Décrire et comprendre les processus d’émergence des CPTS ainsi que les transformations des pratiques coopératives du point de vue des acteurs et des territoires. C’est l’objectif du projet de recherche CaPiTaLeS, porté par les universités Paris-Est Créteil et Saint-Quentin-en-Yvelines, et le laboratoire de géographie de la santé Lab’Urba. Cette recherche s’appuie sur les retours d’expérience de "12 CPTS" des départements 77, 78, 91, 93 et 94, explique Laura Moscova, présidente de la CPTS Coulommiers La Ferté-Gaucher. Financée dans le cadre du programme de recherche sur la performance du système des soins (Preps), elle vise également à décrire une typologie des CPTS, à comprendre les motivations et les freins des professionnels à y adhérer, observer comment ils articulent leurs actions avec les problématiques du territoire, et identifier des critères d’évaluation pertinents et mesurables des actions mises en place. "La volonté était aussi de sortir d’une recherche médicocentrée pour s’ouvrir à la recherche en soins primaires, qui associe d’autres professionnels et d’autres disciplines, comme les sciences sociales", explique la médecin généraliste, l’une des dix membres de l’équipe de recherche.

Si la loi de modernisation de 2016 introduit les CPTS afin de développer une médecine de proximité plus structurée et d’encourager la coordination interprofessionnelle, ces organisations sont présentées comme une des solutions pour améliorer l’accès aux soins. "L’un des objectifs est d’accompagner les professionnels de santé à changer leur façon d’exercer en suscitant leur mobilisation autour d’un projet de santé commun", rappelle Laura Moscova.
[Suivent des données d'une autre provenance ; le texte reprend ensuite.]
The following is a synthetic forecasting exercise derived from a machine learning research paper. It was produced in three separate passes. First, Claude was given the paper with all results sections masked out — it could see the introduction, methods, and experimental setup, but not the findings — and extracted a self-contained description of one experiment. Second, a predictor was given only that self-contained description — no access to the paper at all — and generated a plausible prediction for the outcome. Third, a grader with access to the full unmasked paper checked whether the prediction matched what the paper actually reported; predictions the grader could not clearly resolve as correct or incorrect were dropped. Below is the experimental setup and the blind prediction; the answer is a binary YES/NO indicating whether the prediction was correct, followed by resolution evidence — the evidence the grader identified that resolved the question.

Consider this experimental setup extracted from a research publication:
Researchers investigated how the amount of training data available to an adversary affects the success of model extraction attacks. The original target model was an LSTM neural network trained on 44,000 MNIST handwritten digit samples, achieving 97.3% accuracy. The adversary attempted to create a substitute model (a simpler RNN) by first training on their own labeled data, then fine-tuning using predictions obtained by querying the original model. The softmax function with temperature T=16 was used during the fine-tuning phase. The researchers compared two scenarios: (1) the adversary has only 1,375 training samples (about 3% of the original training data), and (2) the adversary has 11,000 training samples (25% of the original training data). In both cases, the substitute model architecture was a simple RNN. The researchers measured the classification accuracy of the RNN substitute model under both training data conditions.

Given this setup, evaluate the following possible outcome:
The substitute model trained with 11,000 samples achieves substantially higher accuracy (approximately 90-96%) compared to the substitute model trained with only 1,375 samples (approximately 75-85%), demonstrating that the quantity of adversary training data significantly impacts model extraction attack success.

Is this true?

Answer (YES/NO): NO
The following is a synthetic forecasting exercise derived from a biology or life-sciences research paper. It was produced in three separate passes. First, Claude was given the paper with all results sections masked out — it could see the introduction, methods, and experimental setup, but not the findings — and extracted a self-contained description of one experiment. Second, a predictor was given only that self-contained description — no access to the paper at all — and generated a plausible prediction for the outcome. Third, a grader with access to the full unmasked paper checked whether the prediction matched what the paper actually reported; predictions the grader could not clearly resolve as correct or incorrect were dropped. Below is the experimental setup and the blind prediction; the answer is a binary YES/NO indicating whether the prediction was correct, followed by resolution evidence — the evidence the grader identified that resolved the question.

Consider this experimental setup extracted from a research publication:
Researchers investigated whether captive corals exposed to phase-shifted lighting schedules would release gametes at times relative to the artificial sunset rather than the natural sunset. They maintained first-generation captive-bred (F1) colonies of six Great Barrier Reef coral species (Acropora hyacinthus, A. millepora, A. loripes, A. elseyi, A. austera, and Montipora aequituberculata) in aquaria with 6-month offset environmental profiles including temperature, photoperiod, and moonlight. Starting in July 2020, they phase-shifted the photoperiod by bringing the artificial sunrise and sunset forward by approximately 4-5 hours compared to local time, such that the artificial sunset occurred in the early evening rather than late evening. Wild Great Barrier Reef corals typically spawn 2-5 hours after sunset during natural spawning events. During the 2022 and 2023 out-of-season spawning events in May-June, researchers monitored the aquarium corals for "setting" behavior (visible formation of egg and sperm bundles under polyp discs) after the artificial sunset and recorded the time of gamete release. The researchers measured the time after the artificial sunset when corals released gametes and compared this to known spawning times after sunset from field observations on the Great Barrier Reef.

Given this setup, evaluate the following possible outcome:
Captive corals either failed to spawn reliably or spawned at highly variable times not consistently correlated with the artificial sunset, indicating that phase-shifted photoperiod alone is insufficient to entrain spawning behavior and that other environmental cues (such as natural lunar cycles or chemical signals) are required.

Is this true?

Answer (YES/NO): NO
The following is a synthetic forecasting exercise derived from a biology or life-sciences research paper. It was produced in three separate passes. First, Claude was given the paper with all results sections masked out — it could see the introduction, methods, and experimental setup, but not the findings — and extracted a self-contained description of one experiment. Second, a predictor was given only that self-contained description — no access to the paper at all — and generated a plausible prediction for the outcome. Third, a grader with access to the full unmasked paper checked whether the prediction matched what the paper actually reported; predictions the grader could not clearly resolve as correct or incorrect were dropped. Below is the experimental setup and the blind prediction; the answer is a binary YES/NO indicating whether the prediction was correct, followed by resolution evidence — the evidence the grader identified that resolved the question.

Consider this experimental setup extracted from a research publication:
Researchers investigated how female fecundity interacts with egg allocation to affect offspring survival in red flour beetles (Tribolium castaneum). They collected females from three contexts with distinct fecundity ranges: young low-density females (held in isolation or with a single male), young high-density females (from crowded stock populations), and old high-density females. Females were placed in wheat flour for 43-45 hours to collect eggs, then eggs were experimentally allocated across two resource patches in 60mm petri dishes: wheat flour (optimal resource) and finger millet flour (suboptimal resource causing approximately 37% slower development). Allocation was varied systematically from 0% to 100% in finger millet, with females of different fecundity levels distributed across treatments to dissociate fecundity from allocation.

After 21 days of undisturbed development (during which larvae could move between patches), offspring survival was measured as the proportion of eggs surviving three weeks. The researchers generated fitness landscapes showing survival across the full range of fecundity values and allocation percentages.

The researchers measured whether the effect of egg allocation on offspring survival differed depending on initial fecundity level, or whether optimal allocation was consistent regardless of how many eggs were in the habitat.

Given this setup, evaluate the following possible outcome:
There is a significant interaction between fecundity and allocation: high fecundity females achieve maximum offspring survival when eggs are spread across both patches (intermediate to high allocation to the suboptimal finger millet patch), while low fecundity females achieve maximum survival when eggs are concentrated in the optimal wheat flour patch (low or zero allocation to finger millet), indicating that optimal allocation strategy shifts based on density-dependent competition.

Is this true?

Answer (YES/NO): NO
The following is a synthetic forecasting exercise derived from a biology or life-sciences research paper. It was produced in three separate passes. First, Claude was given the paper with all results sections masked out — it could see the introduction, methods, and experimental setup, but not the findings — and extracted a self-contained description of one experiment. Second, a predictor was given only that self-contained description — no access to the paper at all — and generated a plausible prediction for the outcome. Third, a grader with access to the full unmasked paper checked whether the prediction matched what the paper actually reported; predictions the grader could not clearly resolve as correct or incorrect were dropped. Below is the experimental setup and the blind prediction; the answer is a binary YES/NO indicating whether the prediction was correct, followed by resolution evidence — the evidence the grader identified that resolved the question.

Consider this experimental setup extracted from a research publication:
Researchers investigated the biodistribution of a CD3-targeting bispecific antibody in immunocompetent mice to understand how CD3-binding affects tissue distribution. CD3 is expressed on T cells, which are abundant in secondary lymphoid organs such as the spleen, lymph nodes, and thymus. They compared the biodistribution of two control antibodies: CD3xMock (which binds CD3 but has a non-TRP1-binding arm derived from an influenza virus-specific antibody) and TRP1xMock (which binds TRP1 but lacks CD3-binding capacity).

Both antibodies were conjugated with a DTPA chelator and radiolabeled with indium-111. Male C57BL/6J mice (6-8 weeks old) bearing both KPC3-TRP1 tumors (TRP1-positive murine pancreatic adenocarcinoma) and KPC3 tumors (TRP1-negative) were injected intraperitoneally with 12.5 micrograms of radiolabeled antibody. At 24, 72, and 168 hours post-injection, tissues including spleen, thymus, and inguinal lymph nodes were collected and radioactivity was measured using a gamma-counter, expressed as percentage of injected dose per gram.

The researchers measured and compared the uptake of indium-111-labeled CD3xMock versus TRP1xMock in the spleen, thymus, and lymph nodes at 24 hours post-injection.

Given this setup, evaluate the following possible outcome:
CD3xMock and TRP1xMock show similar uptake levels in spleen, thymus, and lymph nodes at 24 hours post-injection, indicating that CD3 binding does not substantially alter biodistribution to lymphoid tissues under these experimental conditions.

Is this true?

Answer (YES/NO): NO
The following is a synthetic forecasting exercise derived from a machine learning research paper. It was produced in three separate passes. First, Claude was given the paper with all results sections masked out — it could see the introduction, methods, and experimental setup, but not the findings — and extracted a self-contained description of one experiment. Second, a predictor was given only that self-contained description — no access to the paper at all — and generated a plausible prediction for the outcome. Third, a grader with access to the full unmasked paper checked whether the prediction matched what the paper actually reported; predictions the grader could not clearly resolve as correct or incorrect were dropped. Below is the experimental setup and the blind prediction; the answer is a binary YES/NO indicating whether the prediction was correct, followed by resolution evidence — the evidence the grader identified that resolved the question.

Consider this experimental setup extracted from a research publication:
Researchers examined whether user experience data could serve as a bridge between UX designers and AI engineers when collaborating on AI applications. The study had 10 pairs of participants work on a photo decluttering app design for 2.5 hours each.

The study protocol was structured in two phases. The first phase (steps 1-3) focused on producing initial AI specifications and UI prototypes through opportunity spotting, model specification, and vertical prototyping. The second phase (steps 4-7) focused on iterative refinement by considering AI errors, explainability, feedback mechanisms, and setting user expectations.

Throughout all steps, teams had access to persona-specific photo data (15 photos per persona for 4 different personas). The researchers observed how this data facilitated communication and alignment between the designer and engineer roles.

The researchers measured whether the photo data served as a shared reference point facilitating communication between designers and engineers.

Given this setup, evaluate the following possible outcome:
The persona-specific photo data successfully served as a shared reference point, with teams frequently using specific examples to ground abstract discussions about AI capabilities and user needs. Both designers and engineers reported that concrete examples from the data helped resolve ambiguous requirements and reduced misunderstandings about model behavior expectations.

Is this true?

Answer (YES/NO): YES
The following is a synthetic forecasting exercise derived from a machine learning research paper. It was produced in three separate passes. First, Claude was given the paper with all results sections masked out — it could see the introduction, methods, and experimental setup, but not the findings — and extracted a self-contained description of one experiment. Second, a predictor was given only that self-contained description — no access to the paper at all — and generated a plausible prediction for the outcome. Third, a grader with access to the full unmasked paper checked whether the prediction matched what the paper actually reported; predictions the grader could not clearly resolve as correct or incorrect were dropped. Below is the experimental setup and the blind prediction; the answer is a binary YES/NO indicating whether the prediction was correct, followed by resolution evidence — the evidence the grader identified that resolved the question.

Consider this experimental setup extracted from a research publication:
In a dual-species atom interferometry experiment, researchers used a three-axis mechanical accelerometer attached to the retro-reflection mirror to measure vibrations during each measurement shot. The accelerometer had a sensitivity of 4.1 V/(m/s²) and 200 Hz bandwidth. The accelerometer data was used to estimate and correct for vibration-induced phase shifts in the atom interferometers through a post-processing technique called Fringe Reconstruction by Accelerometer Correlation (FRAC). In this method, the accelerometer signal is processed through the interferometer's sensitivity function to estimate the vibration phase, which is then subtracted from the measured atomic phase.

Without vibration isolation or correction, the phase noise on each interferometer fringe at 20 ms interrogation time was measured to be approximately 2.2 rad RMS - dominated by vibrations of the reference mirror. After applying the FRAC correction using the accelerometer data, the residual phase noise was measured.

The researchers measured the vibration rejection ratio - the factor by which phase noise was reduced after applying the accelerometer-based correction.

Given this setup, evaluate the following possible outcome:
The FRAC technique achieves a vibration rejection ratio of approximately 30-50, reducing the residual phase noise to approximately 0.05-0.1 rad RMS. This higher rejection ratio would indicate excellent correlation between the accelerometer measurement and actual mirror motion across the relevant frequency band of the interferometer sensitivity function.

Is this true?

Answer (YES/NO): NO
Les professionnels de santé étant donc les acteurs de la mise en oeuvre des CPTS, il était pertinent de questionner leur point de vue quant à l’émergence de ces organisations ainsi que leurs motivations et freins à y participer.

"On travaillait déjà sur le champ de l’organisation des soins primaires, et avec notre triple casquette de professionnel de santé, enseignant et chercheur, on voit cette réflexivité qu’apporte la recherche dans la manière dont on exerce le soin et comment elle peut nous accompagner à modifier nos pratiques." En 2020, l’équipe dépose une lettre d’intention au Preps – projet décalé à 2021 en raison de la crise sanitaire – puis rédige le protocole du projet. La réponse, positive, arrive à l’été 2021.

 

 

La force "collective"

Quels enjeux motivent les professionnels à participer et s’impliquer dans une CPTS ? Quelles sont leurs attentes ? Quelles expériences tirent-ils des CPTS en fonctionnement ? Huit focus group sont mis en place : 3 groupes d’infirmières (16 libérales, 5 membres d’une CPTS, 3 porteuses de CPTS et 3 qui découvraient le dispositif) et 5 de médecins (59 participants, majoritairement des hommes en MSP, MSU principalement, 22 porteurs de CPTS, 7 participants, 5 adhérents, 25 découvrant les CPTS). Chez les premières, il en ressort un "espoir" dans les CPTS et une prise de conscience "de l’importance de la force collective". Elles "sont motivées pour ne plus être seules, mais également fatalistes car “il n’y a rien à perdre” , note Laura Moscova, tout en décrivant leur crainte de devoir "faire plus" et de "disparaître dans la masse". Chez les médecins, on note un "enthousiasme de travailler à plusieurs et de pouvoir créer, d’envie de démocratiser la médecine, [de] participer aux transformations pour ne pas les subir". En revanche, ils craignent la complexité de mise en place et de fonctionnement, et redoutent le "risque de contrôle financier déguisé des institutions".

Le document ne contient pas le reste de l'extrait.